*EXCERPTED PASSAGE*
======

The cartridge case 10 comprises a box-shaped case body 21 with its top side opened and a rectangular lid member 22 covering the opening of the case body 21, both of which are made of synthetic resin (for example, polypropylene). With the case body 21 covered by the lid member 21, the lid member 22 is thermally adhered to the case body 21.

The case body 21 has a double structure having an external case 23 forming an outer wall of the case body 21 and an internal case 24, which is smaller than the external case 23, forming an inner wall of the case body 21. The internal space S receiving the ink pack 11 is defined by the internal case 24.

Specifically, the external case 23 comprises a bottom wall 31 having a rectangular shape (the same shape as the lid member 22), and four side walls 32 a, 32 b, 32 c and 32 d.

In the center of the side wall 32 a of the external case 23 is provided a square bracket 33 having a circular opening 34 formed at its center. In addition, the ink delivery part 13 is inserted in the opening 34 from the inside of the cartridge case 10.

======

*INFORMATION SUPPLIED*
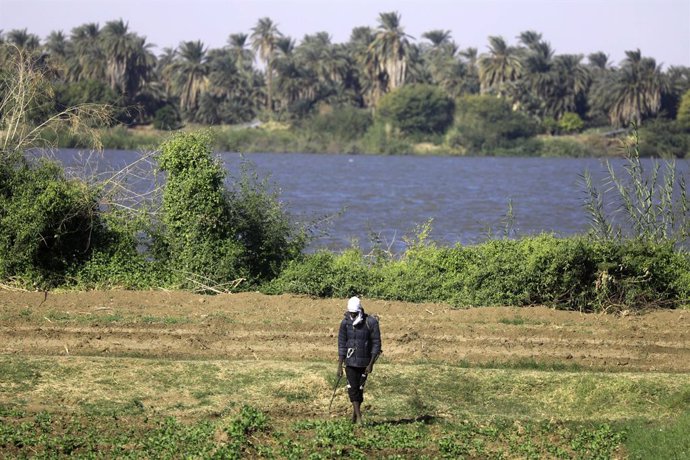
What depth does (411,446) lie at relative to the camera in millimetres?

======

Transcribe the passage on the ink cartridge case word for word, starting at "The cartridge case 10 comprises" and ending at "internal case 24.".

*PROBLEM SOLUTION*
The cartridge case 10 comprises a box-shaped case body 21 with its top side opened and a rectangular lid member 22 covering the opening of the case body 21, both of which are made of synthetic resin (for example, polypropylene). With the case body 21 covered by the lid member 21, the lid member 22 is thermally adhered to the case body 21.

The case body 21 has a double structure having an external case 23 forming an outer wall of the case body 21 and an internal case 24, which is smaller than the external case 23, forming an inner wall of the case body 21. The internal space S receiving the ink pack 11 is defined by the internal case 24.